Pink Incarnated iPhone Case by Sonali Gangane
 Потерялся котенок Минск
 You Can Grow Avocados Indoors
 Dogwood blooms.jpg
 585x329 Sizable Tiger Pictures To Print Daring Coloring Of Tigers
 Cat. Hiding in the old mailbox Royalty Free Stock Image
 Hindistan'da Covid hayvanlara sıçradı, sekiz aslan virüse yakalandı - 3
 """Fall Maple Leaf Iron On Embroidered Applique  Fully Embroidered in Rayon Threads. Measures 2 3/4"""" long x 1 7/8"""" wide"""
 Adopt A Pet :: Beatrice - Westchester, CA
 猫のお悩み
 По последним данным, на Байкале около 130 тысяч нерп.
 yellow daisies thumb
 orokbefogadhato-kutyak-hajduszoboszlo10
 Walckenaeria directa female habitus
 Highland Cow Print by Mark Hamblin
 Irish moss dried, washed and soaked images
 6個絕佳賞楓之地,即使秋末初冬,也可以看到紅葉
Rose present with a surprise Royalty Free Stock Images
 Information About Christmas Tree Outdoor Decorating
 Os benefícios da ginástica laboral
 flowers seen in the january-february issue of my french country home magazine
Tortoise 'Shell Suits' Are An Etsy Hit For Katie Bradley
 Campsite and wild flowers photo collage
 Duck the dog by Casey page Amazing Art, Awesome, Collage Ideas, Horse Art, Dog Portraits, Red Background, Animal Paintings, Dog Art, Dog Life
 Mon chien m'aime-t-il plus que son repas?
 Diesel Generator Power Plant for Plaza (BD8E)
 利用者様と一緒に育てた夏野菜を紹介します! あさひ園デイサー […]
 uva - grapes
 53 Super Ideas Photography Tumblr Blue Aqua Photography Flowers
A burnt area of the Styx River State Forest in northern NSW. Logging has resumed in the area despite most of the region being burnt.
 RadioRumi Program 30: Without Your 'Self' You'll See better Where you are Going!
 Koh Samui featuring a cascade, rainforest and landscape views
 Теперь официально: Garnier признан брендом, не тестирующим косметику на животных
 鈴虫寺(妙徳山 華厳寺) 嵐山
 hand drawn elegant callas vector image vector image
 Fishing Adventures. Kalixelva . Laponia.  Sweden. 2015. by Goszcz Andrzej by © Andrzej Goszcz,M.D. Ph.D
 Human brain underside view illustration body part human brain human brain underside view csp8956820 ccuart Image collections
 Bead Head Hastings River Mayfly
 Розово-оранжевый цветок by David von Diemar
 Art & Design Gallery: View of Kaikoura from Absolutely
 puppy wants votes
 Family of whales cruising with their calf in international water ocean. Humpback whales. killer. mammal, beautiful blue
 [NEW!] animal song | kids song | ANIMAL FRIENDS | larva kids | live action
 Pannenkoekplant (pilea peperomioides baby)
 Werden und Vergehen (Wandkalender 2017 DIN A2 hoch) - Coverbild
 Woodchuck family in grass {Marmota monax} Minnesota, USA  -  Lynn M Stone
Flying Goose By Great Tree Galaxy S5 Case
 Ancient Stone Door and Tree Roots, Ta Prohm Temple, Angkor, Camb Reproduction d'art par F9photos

--*--

WHAT IS REQUIRED -
The whole listing should be copied verbatim.

EXERCISE SOLUTION -
Pink Incarnated iPhone Case by Sonali Gangane
 Потерялся котенок Минск
 You Can Grow Avocados Indoors
 Dogwood blooms.jpg
 585x329 Sizable Tiger Pictures To Print Daring Coloring Of Tigers
 Cat. Hiding in the old mailbox Royalty Free Stock Image
 Hindistan'da Covid hayvanlara sıçradı, sekiz aslan virüse yakalandı - 3
 """Fall Maple Leaf Iron On Embroidered Applique  Fully Embroidered in Rayon Threads. Measures 2 3/4"""" long x 1 7/8"""" wide"""
 Adopt A Pet :: Beatrice - Westchester, CA
 猫のお悩み
 По последним данным, на Байкале около 130 тысяч нерп.
 yellow daisies thumb
 orokbefogadhato-kutyak-hajduszoboszlo10
 Walckenaeria directa female habitus
 Highland Cow Print by Mark Hamblin
 Irish moss dried, washed and soaked images
 6個絕佳賞楓之地,即使秋末初冬,也可以看到紅葉
Rose present with a surprise Royalty Free Stock Images
 Information About Christmas Tree Outdoor Decorating
 Os benefícios da ginástica laboral
 flowers seen in the january-february issue of my french country home magazine
Tortoise 'Shell Suits' Are An Etsy Hit For Katie Bradley
 Campsite and wild flowers photo collage
 Duck the dog by Casey page Amazing Art, Awesome, Collage Ideas, Horse Art, Dog Portraits, Red Background, Animal Paintings, Dog Art, Dog Life
 Mon chien m'aime-t-il plus que son repas?
 Diesel Generator Power Plant for Plaza (BD8E)
 利用者様と一緒に育てた夏野菜を紹介します! あさひ園デイサー […]
 uva - grapes
 53 Super Ideas Photography Tumblr Blue Aqua Photography Flowers
A burnt area of the Styx River State Forest in northern NSW. Logging has resumed in the area despite most of the region being burnt.
 RadioRumi Program 30: Without Your 'Self' You'll See better Where you are Going!
 Koh Samui featuring a cascade, rainforest and landscape views
 Теперь официально: Garnier признан брендом, не тестирующим косметику на животных
 鈴虫寺(妙徳山 華厳寺) 嵐山
 hand drawn elegant callas vector image vector image
 Fishing Adventures. Kalixelva . Laponia.  Sweden. 2015. by Goszcz Andrzej by © Andrzej Goszcz,M.D. Ph.D
 Human brain underside view illustration body part human brain human brain underside view csp8956820 ccuart Image collections
 Bead Head Hastings River Mayfly
 Розово-оранжевый цветок by David von Diemar
 Art & Design Gallery: View of Kaikoura from Absolutely
 puppy wants votes
 Family of whales cruising with their calf in international water ocean. Humpback whales. killer. mammal, beautiful blue
 [NEW!] animal song | kids song | ANIMAL FRIENDS | larva kids | live action
 Pannenkoekplant (pilea peperomioides baby)
 Werden und Vergehen (Wandkalender 2017 DIN A2 hoch) - Coverbild
 Woodchuck family in grass {Marmota monax} Minnesota, USA  -  Lynn M Stone
Flying Goose By Great Tree Galaxy S5 Case
 Ancient Stone Door and Tree Roots, Ta Prohm Temple, Angkor, Camb Reproduction d'art par F9photos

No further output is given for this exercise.